Mr. Fulgoni: We do it today. We looked at people only exposed to a search ad, only to a display ad or both. If you see a search ad, by definition you initiated it because you conducted the search. The incremental impact is high.
If you see a display ad, there’s an incremental impact, but it’s not as great as the incremental impact from a search ad. If you combine the two, you get synergy. What it says to me is that running a display overlay on a search campaign is the way to go.
Then we do a test and control. We know who saw the search ad. We know who saw the display ad. We know who saw neither and we know who saw both.

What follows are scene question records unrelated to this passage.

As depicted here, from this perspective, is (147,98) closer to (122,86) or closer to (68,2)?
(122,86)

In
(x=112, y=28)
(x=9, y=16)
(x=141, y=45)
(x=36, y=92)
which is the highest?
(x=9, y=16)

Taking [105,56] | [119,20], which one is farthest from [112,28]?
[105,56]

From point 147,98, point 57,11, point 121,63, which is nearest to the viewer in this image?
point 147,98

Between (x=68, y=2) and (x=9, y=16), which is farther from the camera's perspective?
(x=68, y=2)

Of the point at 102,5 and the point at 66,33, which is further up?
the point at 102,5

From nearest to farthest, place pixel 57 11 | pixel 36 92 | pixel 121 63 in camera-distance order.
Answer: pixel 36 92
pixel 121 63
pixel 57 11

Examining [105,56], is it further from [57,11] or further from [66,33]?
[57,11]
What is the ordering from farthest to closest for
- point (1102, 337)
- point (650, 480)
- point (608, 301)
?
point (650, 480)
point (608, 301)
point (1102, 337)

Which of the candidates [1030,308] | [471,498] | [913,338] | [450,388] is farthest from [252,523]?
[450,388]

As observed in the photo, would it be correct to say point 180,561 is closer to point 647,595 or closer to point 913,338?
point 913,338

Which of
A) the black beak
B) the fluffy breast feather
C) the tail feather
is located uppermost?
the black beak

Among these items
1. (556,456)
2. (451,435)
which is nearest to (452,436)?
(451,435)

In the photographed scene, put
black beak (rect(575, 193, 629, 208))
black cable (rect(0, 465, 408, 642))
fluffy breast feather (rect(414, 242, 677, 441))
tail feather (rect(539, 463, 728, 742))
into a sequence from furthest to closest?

We also look at the behavioral impact and whether people bought more at retail or whether they did something online. We want to know their behavior.
eMarketer: What is the potential game-changer for online brand measurement?
Mr. Fulgoni: First of all, this recession is having a dislocation impact and it’s causing advertisers to look more closely at the Internet than they might have because of the cost savings. At the same time, it does cause some advertisers to pull back on the total amount of dollars that they’re putting into advertising. So relative share shifts to the more efficient medium.
Even though online advertising’s growth is slowing, it’s not slowing the way advertising is in traditional media. It’s gaining share. One should think of online as a branding medium in addition to a direct response medium.